We began to live in a world where everything on the shelf was labeled digital, laughably at times, including tripods, bags and anything else you might sell a photo consumer. It wasn’t that the three-legged support had become binary. It was that those selling these products realized that calling a tripod or a camera bag digital would get them into the “right” stores. Witness who now runs the biggest photo show in the world. Camera stores might have given up selling enlargers, but you’ll never see a mass-market store that doesn’t have computers, digital imaging software, ink, paper, etc., right near their digital camera display.
Over the years the buying public, and notably pro photographers, had embraced and been burned by their digital experience. In the beginning the category was oversold on what it could do. Imagine trying to get good prints out of what essentially were VGA-resolution chips. I have kept a sampler of images made from digital cameras over the years, and the early ones look like TV reception in a cheap motel. Pros spent countless thousands on gear that quickly grew obsolete. Early adopters who some dubbed the leading edge became cynically characterized as the “bleeding edge.” But as things progressed, people fell in love with the convenience and economy of digital. Things still went awry, and buyers still felt they were paying to be part of a product improvement focus group, but despite it all digital began to prevail.

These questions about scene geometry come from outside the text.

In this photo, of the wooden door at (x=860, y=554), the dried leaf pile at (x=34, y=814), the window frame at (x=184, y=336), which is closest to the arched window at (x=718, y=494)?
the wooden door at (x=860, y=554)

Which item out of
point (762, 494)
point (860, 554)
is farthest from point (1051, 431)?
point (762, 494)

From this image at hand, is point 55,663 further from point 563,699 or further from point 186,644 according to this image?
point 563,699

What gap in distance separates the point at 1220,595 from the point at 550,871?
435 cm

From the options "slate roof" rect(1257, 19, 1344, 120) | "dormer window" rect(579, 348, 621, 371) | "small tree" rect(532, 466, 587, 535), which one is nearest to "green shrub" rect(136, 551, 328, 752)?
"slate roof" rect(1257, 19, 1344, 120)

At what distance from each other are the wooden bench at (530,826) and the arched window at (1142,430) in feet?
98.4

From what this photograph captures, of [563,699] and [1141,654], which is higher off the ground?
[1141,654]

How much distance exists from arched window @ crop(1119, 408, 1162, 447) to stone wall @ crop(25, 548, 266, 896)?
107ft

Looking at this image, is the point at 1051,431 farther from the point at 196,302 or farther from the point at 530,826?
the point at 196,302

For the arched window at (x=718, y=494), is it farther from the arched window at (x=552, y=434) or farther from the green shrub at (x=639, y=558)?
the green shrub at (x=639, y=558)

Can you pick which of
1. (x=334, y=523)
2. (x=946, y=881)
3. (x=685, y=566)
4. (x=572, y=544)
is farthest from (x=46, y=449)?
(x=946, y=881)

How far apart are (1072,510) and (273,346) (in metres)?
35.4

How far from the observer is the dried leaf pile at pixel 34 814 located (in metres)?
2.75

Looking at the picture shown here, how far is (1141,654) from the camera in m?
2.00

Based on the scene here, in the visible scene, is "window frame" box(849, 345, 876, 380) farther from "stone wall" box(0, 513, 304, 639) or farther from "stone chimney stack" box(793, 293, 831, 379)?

But the conversion of our industry to digital does not change the core business of the photo industry—something, I might add, that should not change. That core is being the industry that gives people products and services that help them record their lives. We provide the ways and means for people to remember their loved ones and to examine their social standing and perceptions of the world around them. We feed their imagination, their creativity and desire to share. We bring them fun and excitement, and often a reason to be in a certain place at a certain time.
So, with all the goings-on of the past 20 years, we should maintain focus on just what it is we do and why we enjoy doing it. Photography, be it digital or film, is a vital part of our lives and is often an important thread in the cloth of our existence. That hasn’t changed, and will never change. That’s why this industry is so vital, so challenging and, at times, just plain fun. It’s a family with squabbles and mad uncles in the attic, but through it all we can be proud of what we do and how we bring joy and, dare I say, a measure of fulfillment to so many lives.
The products and services we sell today weren’t even glimmers in the minds of researchers back in ’93. New entrepreneurs and companies have arisen, and technology rules the roost. It’s digital everything, all the time. But I can predict that one thing will remain true 20 years from now: photography—be it via digital cameras or eyeglasses that record with a wink or tablets and phones that send images into a cloud—will still be the medium for creative expression and keeping close and dear the precious people and moments in our lives. As long as we keep our eye on that ball, we’ll continue to provide a vital service and remain a viable and meaningful business to our customers.